Hundreds of doctors compiled records that were spotless.  Dr. James Porter of Seattle performed 173 prostate removals without a single complication. Dr. David Black, at Freeman Hospital West in Joplin, Missouri, replaced 171 hips with no complications. In Leawood, Kansas, Dr. Thomas Rasmussen did 348 knee replacements with no complications.

“There’s no such thing as a no-risk surgery,” said Dr. Karen Joynt, a cardiologist and another patient safety researcher from the Harvard School of Public Health, “but some surgeons are able to make elective surgeries in selected patients pretty close.”

Some in the medical community worry that pushing doctors to lower their complication rates will prompt them to cherry pick healthy patients and turn away cases that could hurt their numbers.

Joiner and his partners at the North Alabama Bone & Joint Clinic operate far from America’s health care hubs, without many of the niceties that abound at name-brand academic medical centers.

The Shoals region, along the Tennessee River near the border of Mississippi, is not wealthy. Public health statistics show it has a higher than normal percentage of unhealthy people. About a third of the population in the surrounding counties is obese, and about a third smokes.

“We take all comers,” Joiner said.

The clinic’s surgeons attribute their results, in part, to conducting more than half their procedures in pairs. They sacrifice volume and get paid little or nothing extra to have two surgeons work on a single patient. Each surgeon provides the other with backup — what amounts to real-time peer review.

“I may look at something a little backwards or get turned around,” Joiner said. “It’s nice for one of your partners to say, ‘What the hell you doing? You’re not out huntin’ this morning. You’re doing a knee replacement!’”
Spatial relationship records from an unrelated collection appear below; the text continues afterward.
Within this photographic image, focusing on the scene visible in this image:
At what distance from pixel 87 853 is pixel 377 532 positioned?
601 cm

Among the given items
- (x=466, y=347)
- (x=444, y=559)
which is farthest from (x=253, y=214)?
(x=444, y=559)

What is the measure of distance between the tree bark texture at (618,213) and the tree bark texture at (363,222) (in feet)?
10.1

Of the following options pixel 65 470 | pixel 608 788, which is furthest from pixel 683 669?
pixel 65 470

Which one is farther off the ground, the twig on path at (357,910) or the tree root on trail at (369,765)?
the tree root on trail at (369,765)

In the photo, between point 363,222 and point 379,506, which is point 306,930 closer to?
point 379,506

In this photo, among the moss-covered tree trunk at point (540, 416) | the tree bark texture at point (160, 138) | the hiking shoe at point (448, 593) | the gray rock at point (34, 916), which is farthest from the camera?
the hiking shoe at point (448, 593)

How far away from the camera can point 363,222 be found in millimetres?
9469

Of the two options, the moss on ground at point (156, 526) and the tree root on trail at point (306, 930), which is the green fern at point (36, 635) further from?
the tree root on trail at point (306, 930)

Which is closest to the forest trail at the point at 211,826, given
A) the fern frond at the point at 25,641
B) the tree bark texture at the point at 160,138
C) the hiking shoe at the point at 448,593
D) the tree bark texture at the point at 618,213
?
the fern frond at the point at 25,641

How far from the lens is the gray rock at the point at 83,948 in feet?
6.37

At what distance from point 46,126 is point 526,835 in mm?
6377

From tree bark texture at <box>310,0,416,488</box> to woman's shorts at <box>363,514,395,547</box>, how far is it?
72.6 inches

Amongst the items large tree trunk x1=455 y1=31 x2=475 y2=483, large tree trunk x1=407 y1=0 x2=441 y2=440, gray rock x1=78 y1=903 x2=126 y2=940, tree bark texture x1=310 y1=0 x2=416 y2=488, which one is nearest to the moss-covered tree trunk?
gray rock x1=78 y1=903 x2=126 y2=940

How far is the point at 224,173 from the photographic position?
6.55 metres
Joiner said the clinic’s outcomes also reflect a culture in which the work doesn’t end in the operating room.

In many other practices, it’s typical for surgeons to have physician assistants or nurse practitioners follow up with patients after surgery. Joiner and his colleagues do almost all the follow-up care themselves, personally checking with patients to make sure they know what to do and how to recognize signs of postoperative problems.

“We don’t cut corners,” Joiner said. “We do it the right way every time.”

Historically, this approach hasn’t always been rewarded by the medical payment system. In fact, when patients ended up back at the hospital because of surgical injuries or infections, it was effectively a bonus, generating more billings on top of those for the original procedure.

In recent years, Medicare and some private insurers have introduced initiatives that try to upend these incentives. For example, Medicare can dock payments to hospitals if patients who have elective hip and knee replacements are readmitted at especially high rates, or if medical facilities rank among the bottom 25 percent for certain hospital-acquired infections and injuries.

Supporters say these changes, while incremental, have spurred hospitals to focus on reducing certain poor outcomes as never before. It’s not yet clear, though, if they will prod doctors to alter their practices, too.

Dr. Paul Dworak said he’s too fed up to stick around and find out.

Between 2009 and 2013, ProPublica’s analysis shows, the Edina, Minn., surgeon performed 277 knee replacements on Medicare patients with no complications. He also did 165 hip replacements with one of the lowest complication rates in the nation.

Dworak credited his results partly to spending more time on each patient during surgery, prepping them, making sure their implants were placed properly and closing their incisions himself rather than delegating this to an assistant. After operating, Dworak said he kept patients on medication to prevent blood clots longer than other specialists, even though this meant keeping close tabs on their lab results.

But this cost Dworak. He didn’t get paid for the extra time he invested, and he couldn’t schedule as many operations.

Dworak said such frustrations, coupled with reduced Medicare payments and the stress of meeting his patient safety standards, have prompted him to wind down his surgery practice.

“My results were very good, and other orthopedists in the Twin Cities had horseshit results and made more money,” he said. “The general public never knew what the results were.”